Tuesday, November 23, 2010

Lanky, bespectacled and wearing cross-trainer shoes, Noam Sheizaf sat on a bench at Cooper Triangle as he was leafing through George W. Bush’s memoir, Decision Points. Sheizaf is not a stranger to decision points of his own. He is now 35, even though he doesn’t look it. And in that time he has built up enough connections to be a free agent at last.

Fiddling with the cardboard piece holstering a small cup of coffee and braving the autumn cold one night late last week, Sheizaf was somewhat fatigued. He ran the New York City Marathon five days earlier and in the slow cadence of his words explored the long run that brought him from Ramat Gan, a suburb of Tel Aviv, to New York City — and back again.

The one point he cannot recall is where he decided to be a journalist. “I’m not sure that’s how things work,” he said. “Otherwise, how would you have all these people working in a McDonald’s or an insurance company? You don’t know any kids who say, ‘I want to work in an insurance company.’”

Sheizaf is now a political observer who writes with an ear to the mainstream. Yet he started out copy-editing sports stories while he attended university after his army service, mandatory for Israelis. “I started studying at the same time,” he said, majoring in political science and French. “It was easy to look at it as one of these odd jobs that students take.”

“Odd jobs” is a phrase he often employed to describe what he had to do to pay the bills while chasing after something better.
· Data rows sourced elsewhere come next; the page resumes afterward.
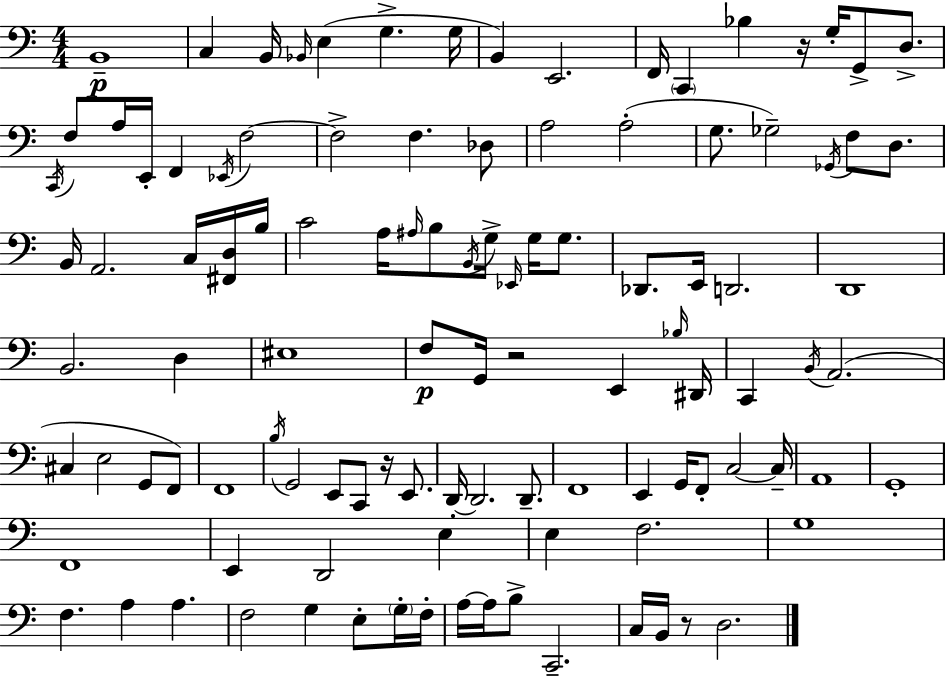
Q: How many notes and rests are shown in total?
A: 108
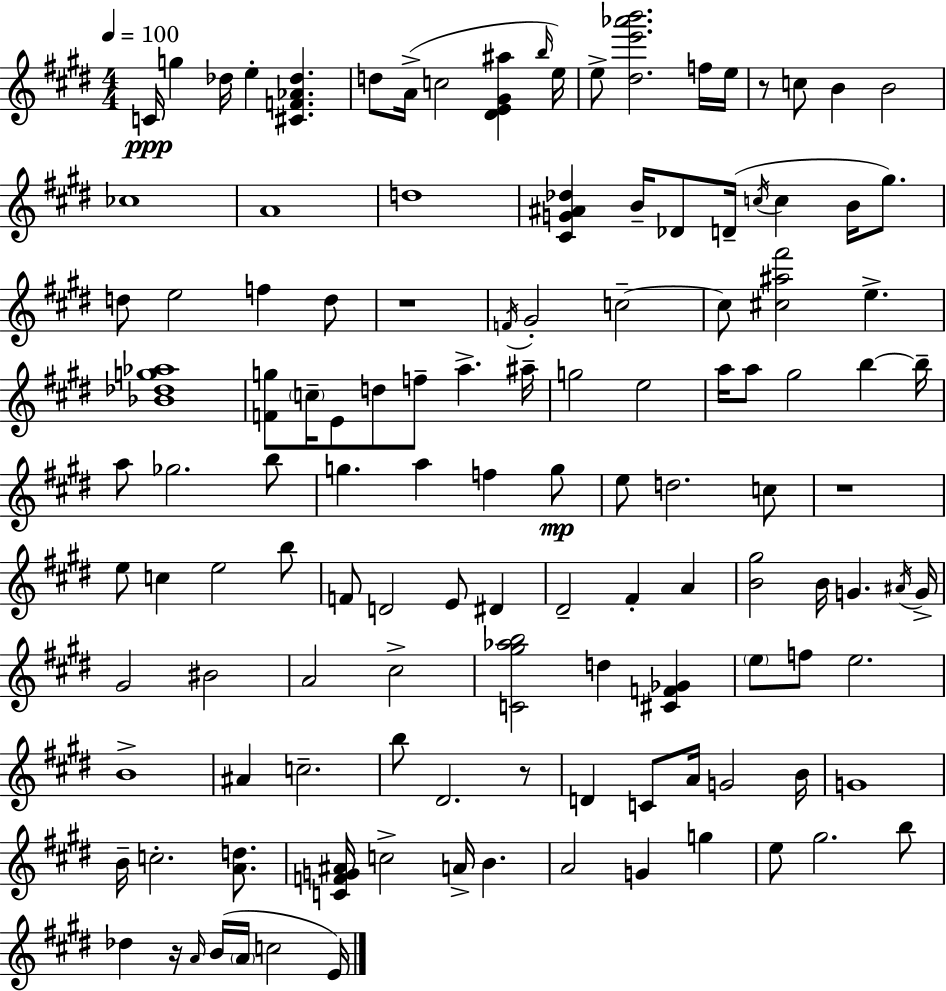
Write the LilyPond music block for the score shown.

{
  \clef treble
  \numericTimeSignature
  \time 4/4
  \key e \major
  \tempo 4 = 100
  c'16\ppp g''4 des''16 e''4-. <cis' f' aes' des''>4. | d''8 a'16->( c''2 <dis' e' gis' ais''>4 \grace { b''16 } | e''16) e''8-> <dis'' e''' aes''' b'''>2. f''16 | e''16 r8 c''8 b'4 b'2 | \break ces''1 | a'1 | d''1 | <cis' g' ais' des''>4 b'16-- des'8 d'16--( \acciaccatura { c''16 } c''4 b'16 gis''8.) | \break d''8 e''2 f''4 | d''8 r1 | \acciaccatura { f'16 } gis'2-. c''2--~~ | c''8 <cis'' ais'' fis'''>2 e''4.-> | \break <bes' des'' g'' aes''>1 | <f' g''>8 \parenthesize c''16-- e'8 d''8 f''8-- a''4.-> | ais''16-- g''2 e''2 | a''16 a''8 gis''2 b''4~~ | \break b''16-- a''8 ges''2. | b''8 g''4. a''4 f''4 | g''8\mp e''8 d''2. | c''8 r1 | \break e''8 c''4 e''2 | b''8 f'8 d'2 e'8 dis'4 | dis'2-- fis'4-. a'4 | <b' gis''>2 b'16 g'4. | \break \acciaccatura { ais'16 } g'16-> gis'2 bis'2 | a'2 cis''2-> | <c' gis'' aes'' b''>2 d''4 | <cis' f' ges'>4 \parenthesize e''8 f''8 e''2. | \break b'1-> | ais'4 c''2.-- | b''8 dis'2. | r8 d'4 c'8 a'16 g'2 | \break b'16 g'1 | b'16-- c''2.-. | <a' d''>8. <c' f' g' ais'>16 c''2-> a'16-> b'4. | a'2 g'4 | \break g''4 e''8 gis''2. | b''8 des''4 r16 \grace { a'16 }( b'16 \parenthesize a'16 c''2 | e'16) \bar "|."
}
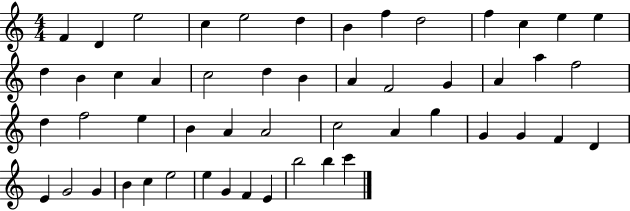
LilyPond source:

{
  \clef treble
  \numericTimeSignature
  \time 4/4
  \key c \major
  f'4 d'4 e''2 | c''4 e''2 d''4 | b'4 f''4 d''2 | f''4 c''4 e''4 e''4 | \break d''4 b'4 c''4 a'4 | c''2 d''4 b'4 | a'4 f'2 g'4 | a'4 a''4 f''2 | \break d''4 f''2 e''4 | b'4 a'4 a'2 | c''2 a'4 g''4 | g'4 g'4 f'4 d'4 | \break e'4 g'2 g'4 | b'4 c''4 e''2 | e''4 g'4 f'4 e'4 | b''2 b''4 c'''4 | \break \bar "|."
}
Journalism become a bona-fide career for him by the time he reached his late 20s. “Things have their own flow,” he said.

After 10 months in Paris, Sheizaf returned to the promised land to make the idea of creating a career into a reality. How to do it was not so simple, he said. Friends of his connected him to interviews with papers like Yediot Achranot, Israel’s largest mass-circulation daily, and Ha’aretz, the country’s equivalent to the New York Times, but after meeting with them they took a pass. Instead, he began working at an evening paper called Ma’ariv (which means “evening,” incidentally), the 2nd-largest. For better and worse, he stayed on for six years.

Sheizaf started working there as a sports editor, from 2001 to 2005, and then moved to their weekend magazine — after he got sick of editing sports stories.

He mentioned that in his last three years there he had four editors, and he was recognized as the most senior editor there. “That is no way an organization is supposed to run,” he remembers thinking.

Even before the market crash in 2008, Maariv was bleeding cash. Management turnover was high and morale was low. “People were telling me, You’re in a dead-end job, you’re making good money but you’re not going to get anywhere.”

“I was too scared to move on,” Sheizaf added. The fire at his feet sparked to life when he finally realized that in a professional sense he was mired in a dead-end job in a failing media company, running the paper’s weekend magazine while CEOs were in and out. “There was nothing else to do,” he said, and then pointed out that many friends of his said he should have made a move much earlier.

Noam Sheizaf the professional journalist became Noam Sheizaf the professional blogger. “The Promised Land” was launched in 2008. Written in English, with an eye to a larger readership, it combined his strong interest in politics with a keen journalistic sense of fairness. Through this project, he discovered a group of like-minded bloggers, Israelis of different stripes but common passion who were also writing in English, and helped corral them into an online venture called +972 magazine.

Named after the long-distance country code, the collaborative webzine featured writers like former Haaretz editor Ami Kaufman and Didi Remez, who authored the Web site Coteret (“headline”), which translates the Hebrew press. With this platform, Sheizaf is free to opine in a newsy way, although he doesn’t “like to shout stuff.”

“The choice of subjects is ultimately more important,” he said. “I don’t try to throw it in their face. I’m a firm believer in the fact that opinion pieces are only reaffirming positions we already had.”

The most persuasive he thinks he’s ever been is when he tried to make a position seem like one the reader reached on his or her own. “I think one of the most effective stories I was involved in was a piece I wrote for Haaretz about right-wing people in Israel who support the one-state solution, who support annexing the West Bank and ultimately making the Palestinians Israeli citizens.

“I didn’t criticize that,” Sheizaf added. “I don’t have a clear position on whether the one-state or two-state solution is desirable but I oppose the status quo. If a reader reads this piece, and he’s against the one-state solution, he might think, ‘Well, we need to get out of the West Bank or else this is going to happen.’”

“There’s no such thing as an unpolitical reality,” he said. “I don’t like the fact that journalists will say, ‘I’m neutral, I’m only reporting the facts.’ I don’t believe them.”

For Sheizaf, it has been a long haul. He expects as much for anyone aspiring to follow in his footsteps. “It’s a funny moment in time,” he said. “Go with the flow.”